■ **TASK TO COMPLETE**
Write out, unchanged, the lines from the one holding "What distance must one cover to get from (x=52, y=161)" to the close of the listing. Both the first and last lines belong in it.

■ **EXERCISE MATERIALS**

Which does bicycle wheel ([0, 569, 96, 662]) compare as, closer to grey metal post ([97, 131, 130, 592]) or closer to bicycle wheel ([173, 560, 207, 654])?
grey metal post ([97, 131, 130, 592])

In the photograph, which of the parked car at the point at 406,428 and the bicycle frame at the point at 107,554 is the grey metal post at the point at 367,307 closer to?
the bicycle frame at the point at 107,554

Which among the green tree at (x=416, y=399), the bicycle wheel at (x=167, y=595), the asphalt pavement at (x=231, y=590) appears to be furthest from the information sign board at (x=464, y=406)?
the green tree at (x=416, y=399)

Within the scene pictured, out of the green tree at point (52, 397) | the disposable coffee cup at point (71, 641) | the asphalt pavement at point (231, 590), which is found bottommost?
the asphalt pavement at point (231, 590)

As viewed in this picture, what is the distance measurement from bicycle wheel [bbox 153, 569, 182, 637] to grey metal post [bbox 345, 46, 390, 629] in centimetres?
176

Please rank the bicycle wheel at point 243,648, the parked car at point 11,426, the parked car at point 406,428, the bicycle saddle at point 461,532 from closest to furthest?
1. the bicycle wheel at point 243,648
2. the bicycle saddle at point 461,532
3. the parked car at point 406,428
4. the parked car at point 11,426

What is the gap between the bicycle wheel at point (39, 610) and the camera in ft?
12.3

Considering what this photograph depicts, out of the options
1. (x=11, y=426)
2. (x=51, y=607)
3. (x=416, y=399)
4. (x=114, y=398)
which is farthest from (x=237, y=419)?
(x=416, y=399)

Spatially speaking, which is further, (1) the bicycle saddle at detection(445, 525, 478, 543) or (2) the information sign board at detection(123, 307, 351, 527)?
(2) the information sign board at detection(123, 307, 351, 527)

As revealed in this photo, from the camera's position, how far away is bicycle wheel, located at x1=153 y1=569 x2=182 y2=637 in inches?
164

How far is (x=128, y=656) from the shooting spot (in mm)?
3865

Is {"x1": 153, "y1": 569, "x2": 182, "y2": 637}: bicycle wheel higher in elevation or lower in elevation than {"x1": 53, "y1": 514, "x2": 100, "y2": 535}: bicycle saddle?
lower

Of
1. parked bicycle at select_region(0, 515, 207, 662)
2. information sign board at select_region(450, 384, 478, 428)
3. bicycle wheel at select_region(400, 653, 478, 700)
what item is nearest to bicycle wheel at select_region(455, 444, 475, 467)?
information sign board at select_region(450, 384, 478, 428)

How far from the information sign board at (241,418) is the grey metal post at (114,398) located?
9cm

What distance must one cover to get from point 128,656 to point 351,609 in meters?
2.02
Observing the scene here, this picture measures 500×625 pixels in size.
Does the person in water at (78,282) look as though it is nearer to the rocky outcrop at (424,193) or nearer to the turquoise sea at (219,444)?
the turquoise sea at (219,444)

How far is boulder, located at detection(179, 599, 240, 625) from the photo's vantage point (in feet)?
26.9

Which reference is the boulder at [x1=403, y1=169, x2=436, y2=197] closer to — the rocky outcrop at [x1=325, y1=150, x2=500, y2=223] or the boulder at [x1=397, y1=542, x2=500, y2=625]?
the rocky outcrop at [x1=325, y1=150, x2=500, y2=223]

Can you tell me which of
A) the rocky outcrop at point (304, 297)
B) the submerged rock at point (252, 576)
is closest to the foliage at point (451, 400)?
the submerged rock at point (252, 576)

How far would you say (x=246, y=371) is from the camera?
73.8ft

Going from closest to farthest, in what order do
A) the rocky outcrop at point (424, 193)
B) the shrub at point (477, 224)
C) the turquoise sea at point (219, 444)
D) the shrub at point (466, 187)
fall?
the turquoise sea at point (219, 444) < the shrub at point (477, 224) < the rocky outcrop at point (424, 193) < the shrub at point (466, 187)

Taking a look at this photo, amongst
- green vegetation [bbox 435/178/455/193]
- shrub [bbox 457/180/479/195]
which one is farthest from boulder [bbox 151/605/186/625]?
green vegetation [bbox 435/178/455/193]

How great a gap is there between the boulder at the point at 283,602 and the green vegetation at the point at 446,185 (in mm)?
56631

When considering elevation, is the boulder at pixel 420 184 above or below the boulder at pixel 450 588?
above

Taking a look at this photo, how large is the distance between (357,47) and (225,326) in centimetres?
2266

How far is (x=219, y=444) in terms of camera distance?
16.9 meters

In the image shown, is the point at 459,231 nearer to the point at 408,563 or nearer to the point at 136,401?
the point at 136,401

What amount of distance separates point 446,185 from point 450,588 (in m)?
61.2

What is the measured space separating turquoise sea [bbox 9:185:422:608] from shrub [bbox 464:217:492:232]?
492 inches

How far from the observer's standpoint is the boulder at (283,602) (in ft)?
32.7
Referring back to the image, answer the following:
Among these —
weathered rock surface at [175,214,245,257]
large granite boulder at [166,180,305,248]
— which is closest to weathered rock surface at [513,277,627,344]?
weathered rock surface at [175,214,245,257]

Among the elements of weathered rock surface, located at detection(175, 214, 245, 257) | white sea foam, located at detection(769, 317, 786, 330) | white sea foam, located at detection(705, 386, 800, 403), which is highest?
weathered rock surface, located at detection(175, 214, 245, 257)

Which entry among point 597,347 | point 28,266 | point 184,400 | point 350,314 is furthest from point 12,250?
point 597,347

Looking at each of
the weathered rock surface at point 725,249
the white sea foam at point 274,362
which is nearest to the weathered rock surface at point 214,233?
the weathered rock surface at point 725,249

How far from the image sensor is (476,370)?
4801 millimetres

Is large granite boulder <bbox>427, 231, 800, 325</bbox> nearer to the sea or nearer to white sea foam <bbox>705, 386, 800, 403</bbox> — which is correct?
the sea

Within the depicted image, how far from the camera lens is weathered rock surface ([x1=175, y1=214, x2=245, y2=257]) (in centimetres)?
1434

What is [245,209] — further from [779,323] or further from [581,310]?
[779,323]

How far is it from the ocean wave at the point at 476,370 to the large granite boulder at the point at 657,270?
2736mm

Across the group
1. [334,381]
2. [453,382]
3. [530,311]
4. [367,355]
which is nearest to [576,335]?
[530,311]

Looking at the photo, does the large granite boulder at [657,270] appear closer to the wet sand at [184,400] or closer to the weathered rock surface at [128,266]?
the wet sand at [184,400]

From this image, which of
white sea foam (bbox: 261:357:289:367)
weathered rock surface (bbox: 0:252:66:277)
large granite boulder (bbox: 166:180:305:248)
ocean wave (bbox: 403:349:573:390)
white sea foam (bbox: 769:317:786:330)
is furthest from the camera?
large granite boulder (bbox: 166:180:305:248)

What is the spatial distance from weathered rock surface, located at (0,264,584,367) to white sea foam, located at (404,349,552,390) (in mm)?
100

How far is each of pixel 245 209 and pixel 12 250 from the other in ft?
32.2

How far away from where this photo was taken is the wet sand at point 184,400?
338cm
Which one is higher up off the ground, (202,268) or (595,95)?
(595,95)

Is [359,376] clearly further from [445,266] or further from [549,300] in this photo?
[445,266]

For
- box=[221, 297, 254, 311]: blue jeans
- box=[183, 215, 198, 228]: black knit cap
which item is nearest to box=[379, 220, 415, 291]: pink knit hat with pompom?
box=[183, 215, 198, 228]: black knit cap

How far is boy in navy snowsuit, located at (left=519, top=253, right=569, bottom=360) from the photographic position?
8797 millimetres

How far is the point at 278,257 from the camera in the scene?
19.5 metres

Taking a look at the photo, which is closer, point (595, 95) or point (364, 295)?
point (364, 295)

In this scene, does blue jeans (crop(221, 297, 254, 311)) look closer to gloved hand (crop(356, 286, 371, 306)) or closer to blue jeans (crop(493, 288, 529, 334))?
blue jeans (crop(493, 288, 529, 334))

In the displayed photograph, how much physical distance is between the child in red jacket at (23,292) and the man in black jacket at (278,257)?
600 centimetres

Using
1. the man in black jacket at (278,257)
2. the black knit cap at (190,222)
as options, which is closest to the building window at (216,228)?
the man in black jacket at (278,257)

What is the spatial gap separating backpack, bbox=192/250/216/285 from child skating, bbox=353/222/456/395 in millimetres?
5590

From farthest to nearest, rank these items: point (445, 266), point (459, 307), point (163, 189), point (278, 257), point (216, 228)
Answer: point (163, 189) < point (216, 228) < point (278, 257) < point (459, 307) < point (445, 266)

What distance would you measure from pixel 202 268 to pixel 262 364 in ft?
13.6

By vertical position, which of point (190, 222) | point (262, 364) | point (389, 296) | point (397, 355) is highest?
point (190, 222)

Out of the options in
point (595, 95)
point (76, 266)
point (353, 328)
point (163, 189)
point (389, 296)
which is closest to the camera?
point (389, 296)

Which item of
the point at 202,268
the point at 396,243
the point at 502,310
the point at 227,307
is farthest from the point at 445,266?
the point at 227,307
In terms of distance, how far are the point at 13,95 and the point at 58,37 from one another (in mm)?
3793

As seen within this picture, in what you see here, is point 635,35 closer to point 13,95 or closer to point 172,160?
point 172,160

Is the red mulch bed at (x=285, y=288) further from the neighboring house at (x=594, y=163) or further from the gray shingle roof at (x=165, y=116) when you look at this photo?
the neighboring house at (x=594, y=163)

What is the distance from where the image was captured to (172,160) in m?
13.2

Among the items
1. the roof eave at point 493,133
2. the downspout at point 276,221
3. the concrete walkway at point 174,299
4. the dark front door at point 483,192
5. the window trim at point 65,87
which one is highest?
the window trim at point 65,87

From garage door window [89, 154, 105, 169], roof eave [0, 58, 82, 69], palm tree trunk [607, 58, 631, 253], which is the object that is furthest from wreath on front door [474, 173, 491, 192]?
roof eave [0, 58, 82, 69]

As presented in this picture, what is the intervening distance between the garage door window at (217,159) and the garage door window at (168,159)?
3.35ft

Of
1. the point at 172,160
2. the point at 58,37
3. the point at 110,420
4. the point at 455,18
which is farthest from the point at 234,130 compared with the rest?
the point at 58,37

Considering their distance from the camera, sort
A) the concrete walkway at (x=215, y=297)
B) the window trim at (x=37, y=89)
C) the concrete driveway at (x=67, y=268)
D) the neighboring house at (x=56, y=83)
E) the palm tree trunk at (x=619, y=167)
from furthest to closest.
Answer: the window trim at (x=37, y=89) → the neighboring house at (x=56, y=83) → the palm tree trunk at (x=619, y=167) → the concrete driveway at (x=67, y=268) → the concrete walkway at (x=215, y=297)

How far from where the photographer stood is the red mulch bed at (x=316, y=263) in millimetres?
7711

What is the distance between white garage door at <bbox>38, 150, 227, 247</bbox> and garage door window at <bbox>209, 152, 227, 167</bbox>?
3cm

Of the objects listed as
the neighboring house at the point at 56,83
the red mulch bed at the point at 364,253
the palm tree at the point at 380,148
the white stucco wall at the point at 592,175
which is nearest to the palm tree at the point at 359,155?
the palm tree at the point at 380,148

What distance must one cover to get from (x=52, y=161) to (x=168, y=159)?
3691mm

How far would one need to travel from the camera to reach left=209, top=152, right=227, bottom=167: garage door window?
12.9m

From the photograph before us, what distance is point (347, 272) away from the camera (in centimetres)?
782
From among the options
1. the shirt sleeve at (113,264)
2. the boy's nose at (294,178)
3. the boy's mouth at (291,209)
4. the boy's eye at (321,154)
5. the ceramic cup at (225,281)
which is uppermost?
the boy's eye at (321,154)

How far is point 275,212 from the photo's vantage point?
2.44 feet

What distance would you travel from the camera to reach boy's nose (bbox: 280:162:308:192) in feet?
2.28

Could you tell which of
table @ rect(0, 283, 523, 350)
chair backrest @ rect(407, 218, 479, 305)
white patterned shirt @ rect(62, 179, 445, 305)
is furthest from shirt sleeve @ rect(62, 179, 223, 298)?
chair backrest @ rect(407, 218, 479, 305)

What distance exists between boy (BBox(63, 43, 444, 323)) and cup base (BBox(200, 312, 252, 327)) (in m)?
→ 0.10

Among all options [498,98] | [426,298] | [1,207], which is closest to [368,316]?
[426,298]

■ **ANSWER TO THE EXERCISE**
What distance must one cover to get from (x=52, y=161) to (x=168, y=159)?
3691mm

How far would one need to travel from the camera to reach left=209, top=152, right=227, bottom=167: garage door window?
12.9m

From the photograph before us, what distance is point (347, 272) away from the camera (in centimetres)?
782
From among the options
1. the shirt sleeve at (113,264)
2. the boy's nose at (294,178)
3. the boy's mouth at (291,209)
4. the boy's eye at (321,154)
5. the ceramic cup at (225,281)
which is uppermost?
the boy's eye at (321,154)

How far is point 275,212 from the photo's vantage point?
2.44 feet

What distance would you travel from the camera to reach boy's nose (bbox: 280:162:308:192) in feet?
2.28

Could you tell which of
table @ rect(0, 283, 523, 350)
chair backrest @ rect(407, 218, 479, 305)
white patterned shirt @ rect(62, 179, 445, 305)
is furthest from shirt sleeve @ rect(62, 179, 223, 298)?
chair backrest @ rect(407, 218, 479, 305)

What distance exists between boy (BBox(63, 43, 444, 323)) and cup base (BBox(200, 312, 252, 327)) (in m)?
→ 0.10

Among all options [498,98] | [426,298] | [1,207], which is closest to [368,316]?
[426,298]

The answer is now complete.